Rewrite the lines below as a numbered list, leaving out the blank lines.

__Provided records__:
_ _ _ _ _ _ _

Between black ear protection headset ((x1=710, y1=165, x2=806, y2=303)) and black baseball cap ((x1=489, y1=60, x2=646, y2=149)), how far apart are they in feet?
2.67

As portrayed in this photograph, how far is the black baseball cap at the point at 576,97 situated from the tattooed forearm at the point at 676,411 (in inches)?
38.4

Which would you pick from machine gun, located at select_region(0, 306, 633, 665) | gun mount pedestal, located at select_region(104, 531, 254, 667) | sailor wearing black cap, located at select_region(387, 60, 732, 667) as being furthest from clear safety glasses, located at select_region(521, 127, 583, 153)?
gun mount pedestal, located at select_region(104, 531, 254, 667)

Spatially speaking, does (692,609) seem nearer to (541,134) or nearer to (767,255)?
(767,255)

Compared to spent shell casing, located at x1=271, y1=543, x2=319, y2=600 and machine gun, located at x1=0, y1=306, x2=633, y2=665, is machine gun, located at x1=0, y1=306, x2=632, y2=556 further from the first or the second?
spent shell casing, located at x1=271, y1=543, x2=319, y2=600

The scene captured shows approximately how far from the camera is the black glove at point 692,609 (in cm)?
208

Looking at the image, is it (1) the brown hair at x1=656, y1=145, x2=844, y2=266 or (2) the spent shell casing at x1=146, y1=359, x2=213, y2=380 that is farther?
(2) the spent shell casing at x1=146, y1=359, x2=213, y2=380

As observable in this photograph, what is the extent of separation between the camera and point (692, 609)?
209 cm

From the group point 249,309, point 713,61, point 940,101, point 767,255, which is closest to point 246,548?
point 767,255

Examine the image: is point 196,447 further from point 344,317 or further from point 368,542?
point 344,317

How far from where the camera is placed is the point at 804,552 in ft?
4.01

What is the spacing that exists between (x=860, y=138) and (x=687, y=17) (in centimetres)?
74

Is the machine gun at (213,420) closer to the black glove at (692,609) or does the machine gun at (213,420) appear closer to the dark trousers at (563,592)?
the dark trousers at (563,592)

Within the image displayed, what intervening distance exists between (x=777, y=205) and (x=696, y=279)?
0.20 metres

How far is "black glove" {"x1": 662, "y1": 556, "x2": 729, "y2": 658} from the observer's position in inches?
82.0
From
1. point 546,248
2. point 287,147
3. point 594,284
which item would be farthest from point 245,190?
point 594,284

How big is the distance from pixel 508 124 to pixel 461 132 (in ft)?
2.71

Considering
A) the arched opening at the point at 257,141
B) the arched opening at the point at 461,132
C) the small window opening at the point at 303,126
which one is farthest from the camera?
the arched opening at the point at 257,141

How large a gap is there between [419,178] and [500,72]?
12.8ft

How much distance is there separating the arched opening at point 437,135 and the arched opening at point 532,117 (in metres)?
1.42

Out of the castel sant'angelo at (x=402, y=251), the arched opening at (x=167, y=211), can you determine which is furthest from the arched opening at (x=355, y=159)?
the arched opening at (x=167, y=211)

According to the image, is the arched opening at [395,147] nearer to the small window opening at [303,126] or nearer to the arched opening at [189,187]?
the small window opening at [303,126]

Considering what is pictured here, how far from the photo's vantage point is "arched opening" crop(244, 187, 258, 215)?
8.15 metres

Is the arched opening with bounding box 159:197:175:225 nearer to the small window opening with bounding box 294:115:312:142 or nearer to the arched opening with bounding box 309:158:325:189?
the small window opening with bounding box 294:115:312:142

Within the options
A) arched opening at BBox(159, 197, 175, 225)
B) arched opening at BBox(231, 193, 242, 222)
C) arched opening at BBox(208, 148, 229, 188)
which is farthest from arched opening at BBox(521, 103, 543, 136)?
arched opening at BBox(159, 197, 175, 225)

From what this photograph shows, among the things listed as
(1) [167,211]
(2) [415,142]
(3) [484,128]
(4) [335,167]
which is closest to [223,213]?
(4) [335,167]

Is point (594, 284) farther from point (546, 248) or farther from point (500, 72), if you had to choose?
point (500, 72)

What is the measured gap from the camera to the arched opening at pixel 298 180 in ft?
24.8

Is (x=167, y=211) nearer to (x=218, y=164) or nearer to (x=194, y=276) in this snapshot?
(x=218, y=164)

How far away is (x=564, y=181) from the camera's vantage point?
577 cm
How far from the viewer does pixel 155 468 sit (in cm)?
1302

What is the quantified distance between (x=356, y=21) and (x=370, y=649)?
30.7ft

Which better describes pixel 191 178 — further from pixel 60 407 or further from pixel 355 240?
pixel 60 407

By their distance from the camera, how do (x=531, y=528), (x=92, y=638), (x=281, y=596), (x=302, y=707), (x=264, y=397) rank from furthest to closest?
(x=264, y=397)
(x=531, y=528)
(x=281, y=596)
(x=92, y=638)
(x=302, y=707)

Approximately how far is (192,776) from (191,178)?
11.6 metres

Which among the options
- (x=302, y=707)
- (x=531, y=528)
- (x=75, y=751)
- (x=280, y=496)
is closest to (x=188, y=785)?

_ _ _ _ _ _ _

__Solution for this task__:
1. Between black ear protection headset ((x1=710, y1=165, x2=806, y2=303)) and black baseball cap ((x1=489, y1=60, x2=646, y2=149)), how far apart are they in feet?
2. 2.67
3. As portrayed in this photograph, how far is the black baseball cap at the point at 576,97 situated from the tattooed forearm at the point at 676,411 (in inches)?
4. 38.4
5. Which would you pick from machine gun, located at select_region(0, 306, 633, 665) | gun mount pedestal, located at select_region(104, 531, 254, 667) | sailor wearing black cap, located at select_region(387, 60, 732, 667) as being furthest from clear safety glasses, located at select_region(521, 127, 583, 153)?
6. gun mount pedestal, located at select_region(104, 531, 254, 667)
7. Spatially speaking, does (692,609) seem nearer to (541,134) or nearer to (767,255)?
8. (767,255)
9. Compared to spent shell casing, located at x1=271, y1=543, x2=319, y2=600 and machine gun, located at x1=0, y1=306, x2=633, y2=665, is machine gun, located at x1=0, y1=306, x2=632, y2=556 further from the first or the second?
10. spent shell casing, located at x1=271, y1=543, x2=319, y2=600
11. The scene captured shows approximately how far from the camera is the black glove at point 692,609 (in cm)?
12. 208
13. Looking at the image, is it (1) the brown hair at x1=656, y1=145, x2=844, y2=266 or (2) the spent shell casing at x1=146, y1=359, x2=213, y2=380 that is farther?
14. (2) the spent shell casing at x1=146, y1=359, x2=213, y2=380
15. As observable in this photograph, what is the extent of separation between the camera and point (692, 609)?
16. 209 cm
17. From the group point 249,309, point 713,61, point 940,101, point 767,255, which is closest to point 246,548?
18. point 767,255
19. Examine the image: is point 196,447 further from point 344,317 or further from point 368,542?
20. point 344,317
21. How far from where the camera is placed is the point at 804,552 in ft?
22. 4.01
23. What is the spacing that exists between (x=860, y=138) and (x=687, y=17) (in centimetres)?
24. 74
25. Is the machine gun at (213,420) closer to the black glove at (692,609) or does the machine gun at (213,420) appear closer to the dark trousers at (563,592)?
26. the dark trousers at (563,592)
27. Within the image displayed, what intervening distance exists between (x=777, y=205) and (x=696, y=279)?
28. 0.20 metres
29. How far is "black glove" {"x1": 662, "y1": 556, "x2": 729, "y2": 658} from the observer's position in inches?
30. 82.0
31. From
32. 1. point 546,248
33. 2. point 287,147
34. 3. point 594,284
35. which item would be farthest from point 245,190?
36. point 594,284
37. How big is the distance from pixel 508 124 to pixel 461 132 (in ft)?
38. 2.71
39. Considering
40. A) the arched opening at the point at 257,141
41. B) the arched opening at the point at 461,132
42. C) the small window opening at the point at 303,126
43. which one is farthest from the camera?
44. the arched opening at the point at 257,141
45. How large a gap is there between [419,178] and [500,72]?
46. 12.8ft
47. How much distance is there separating the arched opening at point 437,135 and the arched opening at point 532,117 (in metres)?
48. 1.42
49. Out of the castel sant'angelo at (x=402, y=251), the arched opening at (x=167, y=211), can you determine which is furthest from the arched opening at (x=355, y=159)?
50. the arched opening at (x=167, y=211)
51. According to the image, is the arched opening at [395,147] nearer to the small window opening at [303,126] or nearer to the arched opening at [189,187]?
52. the small window opening at [303,126]
53. Considering what is pictured here, how far from the photo's vantage point is "arched opening" crop(244, 187, 258, 215)?
54. 8.15 metres
55. Is the arched opening with bounding box 159:197:175:225 nearer to the small window opening with bounding box 294:115:312:142 or nearer to the arched opening with bounding box 309:158:325:189?
56. the small window opening with bounding box 294:115:312:142
57. Within the options
58. A) arched opening at BBox(159, 197, 175, 225)
59. B) arched opening at BBox(231, 193, 242, 222)
60. C) arched opening at BBox(208, 148, 229, 188)
61. which is farthest from arched opening at BBox(521, 103, 543, 136)?
62. arched opening at BBox(159, 197, 175, 225)
63. From what this photograph shows, among the things listed as
64. (1) [167,211]
65. (2) [415,142]
66. (3) [484,128]
67. (4) [335,167]
68. which is closest to [223,213]?
69. (4) [335,167]
70. Is point (594, 284) farther from point (546, 248) or farther from point (500, 72), if you had to choose?
71. point (500, 72)
72. What is the measured gap from the camera to the arched opening at pixel 298 180 in ft?
73. 24.8
74. Is (x=167, y=211) nearer to (x=218, y=164) or nearer to (x=194, y=276) in this snapshot?
75. (x=218, y=164)
76. How far away is (x=564, y=181) from the camera's vantage point?
77. 577 cm
78. How far from the viewer does pixel 155 468 sit (in cm)?
79. 1302
80. What is the quantified distance between (x=356, y=21) and (x=370, y=649)?
81. 30.7ft
82. Which better describes pixel 191 178 — further from pixel 60 407 or further from pixel 355 240?
83. pixel 60 407
84. By their distance from the camera, how do (x=531, y=528), (x=92, y=638), (x=281, y=596), (x=302, y=707), (x=264, y=397) rank from furthest to closest?
85. (x=264, y=397)
86. (x=531, y=528)
87. (x=281, y=596)
88. (x=92, y=638)
89. (x=302, y=707)
90. Approximately how far is (192,776) from (191,178)?
91. 11.6 metres
92. Which among the options
93. - (x=302, y=707)
94. - (x=531, y=528)
95. - (x=75, y=751)
96. - (x=280, y=496)
97. is closest to (x=188, y=785)?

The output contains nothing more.